Learning models described in Sect. 4.2 are used in the Influence learning strategy proposed in Sect. 3.1. Performance metrics used for selection of the appropriate model are Accuracy, Kappa, Area under the ROC curve, specificity, sensitivity, Log-loss, Precision and Recall.

Table 1 Description of the data-set
Table 2 Attributes in the feature vector

4.2 Result

4.3 Artificial Neural Network: [7, 8]

This model is a single hidden layer feed-forward neural network whose tunable parameters are number of hidden units (nhid) and activation function (actfun) chosen using the random hyper-parameter optimization [9]. The optimal model was chosen by fivefold cross validation repeated 5 times on the basis of Accuracy metric (other metrics aren’t calculated for this model as it doesn’t give class probabilities) (Table 3).

Table 3 Parameters of the Optimal Ex-LM model

4.4 Random Forests (Rf): [10]

Random forests were the next model trained on the interaction characteristics. Tunable parameter is the number of trees (mTry) for this model.

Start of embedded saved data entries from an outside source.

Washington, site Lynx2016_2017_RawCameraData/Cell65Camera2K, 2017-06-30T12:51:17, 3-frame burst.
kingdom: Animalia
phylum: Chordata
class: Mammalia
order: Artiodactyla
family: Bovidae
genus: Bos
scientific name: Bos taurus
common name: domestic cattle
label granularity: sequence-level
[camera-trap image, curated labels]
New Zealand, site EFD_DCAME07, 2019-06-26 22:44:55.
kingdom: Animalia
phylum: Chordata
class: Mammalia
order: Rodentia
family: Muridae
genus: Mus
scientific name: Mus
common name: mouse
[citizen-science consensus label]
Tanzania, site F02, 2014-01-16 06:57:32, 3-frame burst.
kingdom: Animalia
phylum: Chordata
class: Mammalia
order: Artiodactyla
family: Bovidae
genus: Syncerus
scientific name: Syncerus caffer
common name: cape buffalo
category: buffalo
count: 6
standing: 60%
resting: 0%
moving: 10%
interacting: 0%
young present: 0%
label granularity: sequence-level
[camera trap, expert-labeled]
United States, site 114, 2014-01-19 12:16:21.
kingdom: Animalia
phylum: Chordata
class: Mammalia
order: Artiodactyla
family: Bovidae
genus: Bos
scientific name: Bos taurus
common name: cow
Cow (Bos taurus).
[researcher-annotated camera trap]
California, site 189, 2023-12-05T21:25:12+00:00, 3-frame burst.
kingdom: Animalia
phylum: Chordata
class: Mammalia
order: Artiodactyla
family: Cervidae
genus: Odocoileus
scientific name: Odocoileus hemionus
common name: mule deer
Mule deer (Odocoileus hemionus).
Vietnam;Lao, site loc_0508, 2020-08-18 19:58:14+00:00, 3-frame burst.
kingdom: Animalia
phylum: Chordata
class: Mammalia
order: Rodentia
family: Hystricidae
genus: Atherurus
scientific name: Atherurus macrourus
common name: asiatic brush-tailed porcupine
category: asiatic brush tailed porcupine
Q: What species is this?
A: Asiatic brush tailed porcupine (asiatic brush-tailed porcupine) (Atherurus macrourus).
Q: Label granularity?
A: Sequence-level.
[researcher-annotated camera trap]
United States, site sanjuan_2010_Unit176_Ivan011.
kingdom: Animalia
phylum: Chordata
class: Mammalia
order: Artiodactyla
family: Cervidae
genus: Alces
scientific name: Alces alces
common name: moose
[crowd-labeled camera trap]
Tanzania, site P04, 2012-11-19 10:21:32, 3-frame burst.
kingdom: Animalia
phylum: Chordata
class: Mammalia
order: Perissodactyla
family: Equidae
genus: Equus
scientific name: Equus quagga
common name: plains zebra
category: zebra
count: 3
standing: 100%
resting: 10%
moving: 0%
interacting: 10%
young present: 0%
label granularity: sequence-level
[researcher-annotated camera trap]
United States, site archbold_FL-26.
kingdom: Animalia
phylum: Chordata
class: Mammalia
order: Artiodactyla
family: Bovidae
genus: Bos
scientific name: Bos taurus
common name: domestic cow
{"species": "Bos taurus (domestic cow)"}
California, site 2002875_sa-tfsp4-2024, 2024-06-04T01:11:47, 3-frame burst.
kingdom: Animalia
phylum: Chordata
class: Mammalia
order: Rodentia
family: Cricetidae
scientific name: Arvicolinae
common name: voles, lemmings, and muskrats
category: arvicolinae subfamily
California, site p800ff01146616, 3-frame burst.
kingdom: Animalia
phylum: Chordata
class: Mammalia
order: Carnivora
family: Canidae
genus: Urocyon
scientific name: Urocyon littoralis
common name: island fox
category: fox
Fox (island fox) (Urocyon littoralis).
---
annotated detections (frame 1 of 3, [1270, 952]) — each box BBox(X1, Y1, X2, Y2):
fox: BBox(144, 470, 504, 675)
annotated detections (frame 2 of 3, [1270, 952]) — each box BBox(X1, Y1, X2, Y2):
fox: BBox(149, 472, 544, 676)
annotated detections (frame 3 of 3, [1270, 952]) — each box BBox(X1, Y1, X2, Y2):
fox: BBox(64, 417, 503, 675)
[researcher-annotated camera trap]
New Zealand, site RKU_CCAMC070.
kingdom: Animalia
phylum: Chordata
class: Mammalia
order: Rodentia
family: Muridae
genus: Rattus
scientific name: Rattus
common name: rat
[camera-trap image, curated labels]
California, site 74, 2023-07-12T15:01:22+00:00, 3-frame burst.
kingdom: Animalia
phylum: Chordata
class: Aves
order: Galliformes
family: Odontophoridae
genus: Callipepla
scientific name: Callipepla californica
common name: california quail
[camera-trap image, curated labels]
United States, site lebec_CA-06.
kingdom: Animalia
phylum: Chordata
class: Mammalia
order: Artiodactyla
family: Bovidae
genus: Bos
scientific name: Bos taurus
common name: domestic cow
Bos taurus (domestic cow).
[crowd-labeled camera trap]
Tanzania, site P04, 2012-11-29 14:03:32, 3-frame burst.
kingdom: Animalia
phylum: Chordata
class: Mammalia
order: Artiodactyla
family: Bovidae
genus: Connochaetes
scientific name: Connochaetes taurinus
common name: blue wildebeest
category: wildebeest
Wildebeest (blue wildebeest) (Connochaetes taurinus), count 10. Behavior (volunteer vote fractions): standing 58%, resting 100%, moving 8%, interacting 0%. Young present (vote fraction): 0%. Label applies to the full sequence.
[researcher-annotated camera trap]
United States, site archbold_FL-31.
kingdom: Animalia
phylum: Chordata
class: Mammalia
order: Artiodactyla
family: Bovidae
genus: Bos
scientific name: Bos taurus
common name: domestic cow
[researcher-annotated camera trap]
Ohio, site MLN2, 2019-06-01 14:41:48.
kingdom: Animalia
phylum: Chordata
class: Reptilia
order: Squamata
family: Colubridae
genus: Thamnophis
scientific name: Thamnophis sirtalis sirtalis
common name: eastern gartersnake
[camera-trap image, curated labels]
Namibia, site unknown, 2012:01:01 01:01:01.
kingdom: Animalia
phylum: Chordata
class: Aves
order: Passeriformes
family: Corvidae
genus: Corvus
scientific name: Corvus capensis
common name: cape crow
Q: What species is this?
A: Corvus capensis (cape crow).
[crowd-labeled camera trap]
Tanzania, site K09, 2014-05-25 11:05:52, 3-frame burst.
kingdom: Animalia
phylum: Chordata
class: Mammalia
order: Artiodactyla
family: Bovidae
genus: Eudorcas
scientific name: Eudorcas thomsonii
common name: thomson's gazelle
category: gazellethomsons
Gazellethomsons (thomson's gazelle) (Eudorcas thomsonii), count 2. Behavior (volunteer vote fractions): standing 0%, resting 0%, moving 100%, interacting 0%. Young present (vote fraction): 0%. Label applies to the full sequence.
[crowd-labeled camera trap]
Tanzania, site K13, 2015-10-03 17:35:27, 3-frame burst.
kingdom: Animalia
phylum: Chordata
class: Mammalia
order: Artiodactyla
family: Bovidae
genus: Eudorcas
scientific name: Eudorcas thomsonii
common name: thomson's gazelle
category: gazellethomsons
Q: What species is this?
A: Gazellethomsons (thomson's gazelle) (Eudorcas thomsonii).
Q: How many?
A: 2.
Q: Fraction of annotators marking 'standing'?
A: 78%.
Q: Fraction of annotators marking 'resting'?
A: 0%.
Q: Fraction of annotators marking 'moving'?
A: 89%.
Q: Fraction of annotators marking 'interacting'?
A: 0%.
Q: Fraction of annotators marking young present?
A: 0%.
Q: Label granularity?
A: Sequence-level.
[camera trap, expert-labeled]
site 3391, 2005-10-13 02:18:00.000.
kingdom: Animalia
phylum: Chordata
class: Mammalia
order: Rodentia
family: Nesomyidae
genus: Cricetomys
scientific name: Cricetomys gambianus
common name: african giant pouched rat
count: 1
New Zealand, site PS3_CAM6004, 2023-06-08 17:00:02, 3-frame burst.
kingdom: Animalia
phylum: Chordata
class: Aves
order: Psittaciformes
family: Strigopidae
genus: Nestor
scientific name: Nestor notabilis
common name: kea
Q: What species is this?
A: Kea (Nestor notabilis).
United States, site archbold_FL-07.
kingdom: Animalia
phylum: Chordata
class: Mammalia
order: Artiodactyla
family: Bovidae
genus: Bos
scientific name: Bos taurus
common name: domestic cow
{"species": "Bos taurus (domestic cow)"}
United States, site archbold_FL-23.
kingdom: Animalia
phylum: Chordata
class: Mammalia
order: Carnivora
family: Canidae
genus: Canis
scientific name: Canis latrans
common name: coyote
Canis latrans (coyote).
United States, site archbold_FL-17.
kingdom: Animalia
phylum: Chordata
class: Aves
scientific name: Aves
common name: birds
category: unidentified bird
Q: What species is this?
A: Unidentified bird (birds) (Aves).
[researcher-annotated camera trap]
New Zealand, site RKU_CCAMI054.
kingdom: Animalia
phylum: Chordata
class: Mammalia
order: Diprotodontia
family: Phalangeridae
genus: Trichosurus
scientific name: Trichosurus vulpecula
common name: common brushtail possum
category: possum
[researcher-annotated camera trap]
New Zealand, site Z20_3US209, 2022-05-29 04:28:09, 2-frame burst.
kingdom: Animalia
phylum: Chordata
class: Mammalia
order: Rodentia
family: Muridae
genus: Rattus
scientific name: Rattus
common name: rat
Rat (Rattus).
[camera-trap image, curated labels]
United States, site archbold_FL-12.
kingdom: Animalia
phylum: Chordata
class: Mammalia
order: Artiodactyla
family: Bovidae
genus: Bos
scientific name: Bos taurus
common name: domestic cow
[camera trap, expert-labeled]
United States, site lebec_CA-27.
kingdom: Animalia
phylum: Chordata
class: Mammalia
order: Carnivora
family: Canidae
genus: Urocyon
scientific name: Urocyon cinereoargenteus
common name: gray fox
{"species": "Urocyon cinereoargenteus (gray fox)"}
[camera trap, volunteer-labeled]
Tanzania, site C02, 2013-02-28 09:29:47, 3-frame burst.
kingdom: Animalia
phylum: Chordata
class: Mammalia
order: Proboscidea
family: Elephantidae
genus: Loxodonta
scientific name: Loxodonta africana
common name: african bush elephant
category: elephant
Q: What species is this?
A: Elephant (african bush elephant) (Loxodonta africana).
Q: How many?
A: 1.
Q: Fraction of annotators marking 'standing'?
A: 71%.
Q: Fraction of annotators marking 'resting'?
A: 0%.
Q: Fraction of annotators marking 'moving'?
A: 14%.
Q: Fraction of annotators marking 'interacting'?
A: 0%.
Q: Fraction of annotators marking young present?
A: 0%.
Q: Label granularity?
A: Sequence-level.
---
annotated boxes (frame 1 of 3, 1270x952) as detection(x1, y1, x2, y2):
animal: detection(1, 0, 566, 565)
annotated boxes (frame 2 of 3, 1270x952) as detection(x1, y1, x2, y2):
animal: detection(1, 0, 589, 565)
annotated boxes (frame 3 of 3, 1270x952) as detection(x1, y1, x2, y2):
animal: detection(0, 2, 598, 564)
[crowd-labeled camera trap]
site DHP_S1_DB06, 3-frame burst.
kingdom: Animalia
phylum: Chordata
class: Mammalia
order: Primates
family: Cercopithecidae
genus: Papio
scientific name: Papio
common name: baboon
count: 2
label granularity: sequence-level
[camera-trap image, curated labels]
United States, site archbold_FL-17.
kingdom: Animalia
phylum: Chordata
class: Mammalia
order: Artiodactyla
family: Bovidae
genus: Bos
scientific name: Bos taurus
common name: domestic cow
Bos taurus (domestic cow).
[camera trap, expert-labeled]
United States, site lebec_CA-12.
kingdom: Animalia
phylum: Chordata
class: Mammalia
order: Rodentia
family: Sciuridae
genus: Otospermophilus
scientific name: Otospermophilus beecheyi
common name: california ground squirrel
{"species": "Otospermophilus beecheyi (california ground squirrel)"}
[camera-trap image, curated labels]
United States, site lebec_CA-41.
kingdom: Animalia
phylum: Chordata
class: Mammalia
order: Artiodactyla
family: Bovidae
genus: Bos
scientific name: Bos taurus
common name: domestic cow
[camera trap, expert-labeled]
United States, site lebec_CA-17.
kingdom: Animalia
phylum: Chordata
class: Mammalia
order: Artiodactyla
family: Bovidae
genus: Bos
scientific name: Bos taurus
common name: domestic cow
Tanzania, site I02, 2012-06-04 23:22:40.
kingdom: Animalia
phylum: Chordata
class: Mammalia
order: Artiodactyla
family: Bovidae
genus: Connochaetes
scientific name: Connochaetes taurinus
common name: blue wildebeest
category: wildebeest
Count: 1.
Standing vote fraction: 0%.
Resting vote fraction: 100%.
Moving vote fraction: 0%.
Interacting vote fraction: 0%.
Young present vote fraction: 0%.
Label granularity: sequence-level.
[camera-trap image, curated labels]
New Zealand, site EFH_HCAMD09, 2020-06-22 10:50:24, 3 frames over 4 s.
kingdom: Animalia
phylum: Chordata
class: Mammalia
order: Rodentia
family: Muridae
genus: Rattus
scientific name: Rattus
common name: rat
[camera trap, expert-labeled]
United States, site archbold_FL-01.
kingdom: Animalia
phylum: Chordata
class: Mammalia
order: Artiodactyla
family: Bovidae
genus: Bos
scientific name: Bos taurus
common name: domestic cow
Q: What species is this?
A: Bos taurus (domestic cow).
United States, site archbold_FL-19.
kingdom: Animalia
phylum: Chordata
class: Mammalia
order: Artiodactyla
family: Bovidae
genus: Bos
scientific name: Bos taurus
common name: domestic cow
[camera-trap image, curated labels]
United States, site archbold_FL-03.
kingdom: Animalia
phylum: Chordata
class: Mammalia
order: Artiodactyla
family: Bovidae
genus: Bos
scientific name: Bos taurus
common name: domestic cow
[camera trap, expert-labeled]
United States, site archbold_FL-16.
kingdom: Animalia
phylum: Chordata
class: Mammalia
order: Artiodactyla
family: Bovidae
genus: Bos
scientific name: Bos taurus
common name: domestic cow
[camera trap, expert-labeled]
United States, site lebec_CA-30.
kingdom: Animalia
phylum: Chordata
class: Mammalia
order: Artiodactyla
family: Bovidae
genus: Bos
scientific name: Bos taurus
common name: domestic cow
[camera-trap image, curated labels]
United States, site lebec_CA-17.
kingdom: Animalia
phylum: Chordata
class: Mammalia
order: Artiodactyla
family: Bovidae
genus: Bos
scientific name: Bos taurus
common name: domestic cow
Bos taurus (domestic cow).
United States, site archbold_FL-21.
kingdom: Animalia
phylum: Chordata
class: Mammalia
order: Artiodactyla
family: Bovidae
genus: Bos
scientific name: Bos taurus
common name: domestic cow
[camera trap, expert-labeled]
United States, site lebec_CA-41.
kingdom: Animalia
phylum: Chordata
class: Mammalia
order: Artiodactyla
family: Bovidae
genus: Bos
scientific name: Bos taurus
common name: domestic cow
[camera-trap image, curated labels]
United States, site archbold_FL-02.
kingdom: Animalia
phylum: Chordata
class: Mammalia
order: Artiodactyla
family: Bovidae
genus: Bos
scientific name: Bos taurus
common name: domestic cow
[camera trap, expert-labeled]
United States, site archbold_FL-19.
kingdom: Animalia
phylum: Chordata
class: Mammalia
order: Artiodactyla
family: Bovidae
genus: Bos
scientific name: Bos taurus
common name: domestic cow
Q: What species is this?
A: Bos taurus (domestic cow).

Four different optimal models were selected one each for the metrics Accuracy, Area under ROC curve (ROC), Area under Precision-recall curve (AUC) and logloss. fivefold cross validation was used with 5 times repeat (Table 4).

Table 4 Parameters of the Optimal Rf model

4.5 Stochastic Gradient Boosted Trees (GBM): [11]

Stochastic Gradient Boosted Trees were the next model trained on the interaction characteristics. Tunable parameter is the boosting iterations (n.trees), maximum tree depth (interaction.depth), (shrinkage) and minimum terminal node size (n.minobsinnode) for this model. Four different optimal models were selected one each for the metrics Accuracy, Area under ROC curve (ROC), Area under Precision-recall curve (AUC) and logloss. fivefold cross validation was used with 5 times repeat (Table 5).

Table 5 Parameters of the Optimal GBM model

4.6 Extreme Gradient Boosted Trees (xgbTree): [11]

Extreme Gradient Boosted Trees model was trained on the interaction characteristics. Tunable parameter are the Boosting Iterations (nrounds), Max Tree Depth (\(max-depth\)), Shrinkage (eta), Minimum Loss Reduction (gamma), Sub-sample Ratio of Columns (\(col-bt\)), Minimum Sum of Instance Weight (\(min-cw\)), and Sub-sample Percentage (subsample) for this model. Four different optimal models were selected one each for the metrics Accuracy, Area under ROC curve (ROC), Area under Precision-recall curve (AUC) and log-loss. fivefold cross validation was used with 5 times repeat (Table 6).

Table 6 Parameters of the Optimal xgbTree model

Optimal models selected from the above procedure were selected evaluated on the test data. Based on the evaluation metrics it can be inferred the xgbTree models fit the test data better than other ML techniques applied on the training dataset. xgbTree models are ensembled predictors of balanced decision trees and also have the advantage of not overfitting the data.

Table 7 Results of Optimal ML based model on test data

Table 7 demonstrates that Extreme Gradient Boosted Trees (xgbTree) were found to be the most appropriate probabilistic models amongst those reviewed in this study for influence ranking on the Twitter dataset. xgbTree model supports parallelization of tree construction, cache optimization of data structures and algorithm to make best use of hardware, distributed computing and out-of-core computing for very large datasets that do not fit into memory for training very large models using a cluster of machines [12].

5 Conclusion

This inquiry was conducted on the intuition that interaction occurs between entities of any social network and this could play an important role in modelling of influence. Hence statistics related to interactions made by entities in a social network were utilized to model influence and rank the entities as per their influence. Joint and conditional probability based techniques were used such as Neural networks, decision trees, ensembled predictors to conduct the inquiry. Based on the evaluation of the performance of the learning techniques on the data it was concluded that Extreme gradient boosted trees were the most suitable amongst the techniques used. The key advantage of this technique over other methods would be that it could scale well over massive online networks compared to other influence ranking models.